SUMMARY OF THE INVENTION

Various deficiencies in the prior art are addressed by the present invention of a method and apparatus adapted to determine when an end of service life (EOSL) condition exists with respect to a unit under investigation (UUI) such as a mechanical, electromechanical or electrical component, sub-system or system within, for example, a network.

According to one embodiment of the invention, a method of calculating an end of service life (EOSL) condition comprises receiving data associated with a unit under investigation (UUI); determining that the UUI has reached an EOSL condition in response to data indicative of an increasing rate of non-random failures; and invoking an EOSL process in response to the existence of an EOSL condition.

BRIEF DESCRIPTION OF THE DRAWINGS

The teachings of the present invention can be readily understood by considering the following detailed description in conjunction with the accompanying drawings, in which:

FIG. 1 depicts several graphical representations of failure rates as a function of time useful in understanding the present invention;

FIG. 2 depicts a flow diagram of an end of service life determination routine according to an embodiment of the subject invention;

FIG. 3 depicts a flow diagram of a method for performing life data analysis according to an embodiment of the subject invention;

FIG. 4 graphically depicts Weibull plots for different failure rates; and

FIG. 5 depicts an apparatus useful for calculating EOSL in accordance with the subject invention.

To facilitate understanding, identical reference numerals have been used, where possible, to designate identical elements that are common to the figures.

DETAILED DESCRIPTION OF THE INVENTION

Once hardware enters the end of life phase it becomes increasingly difficult and eventually impractical to maintain an adequate spares pool to keep systems operating with commercial service availability.

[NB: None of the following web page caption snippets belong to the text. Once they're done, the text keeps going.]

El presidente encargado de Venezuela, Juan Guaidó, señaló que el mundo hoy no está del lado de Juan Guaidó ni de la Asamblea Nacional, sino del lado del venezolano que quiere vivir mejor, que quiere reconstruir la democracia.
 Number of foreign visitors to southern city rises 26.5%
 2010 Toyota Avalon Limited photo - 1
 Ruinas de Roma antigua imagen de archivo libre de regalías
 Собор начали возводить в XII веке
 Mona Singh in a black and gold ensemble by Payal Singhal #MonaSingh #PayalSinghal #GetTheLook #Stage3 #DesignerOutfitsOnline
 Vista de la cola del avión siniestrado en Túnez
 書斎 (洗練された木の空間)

That is, telecommunications systems, network systems and other complex systems having relatively long service lives include components, modules, assemblies and subassemblies that may become increasingly difficult to replace toward the end of life phase. Part of the invention resides in the recognition by the inventors that there is a need to accurately predict the onset of an end of service life (EOSL) phase associated with electronic equipment such that equipment owners may take appropriate action.

The present invention provides a methodology to assess the onset of an end of service life (EOSL) phase associated with electronic equipment such that equipment owner may take appropriate action. Appropriate action in response to an EOSL determination may include, for example, increasing sparing levels (as a temporary fix), planning to replace equipment in EOSL (either preventively or as failures occur), expecting lower service availability levels (e.g., dropping service-level agreements with customers), replacing EOSL equipment with next generation equipment and the like. Similarly, a determination that a suspect piece of equipment has not reached an EOSL phase may avoid the costs of unnecessarily replacing equipment.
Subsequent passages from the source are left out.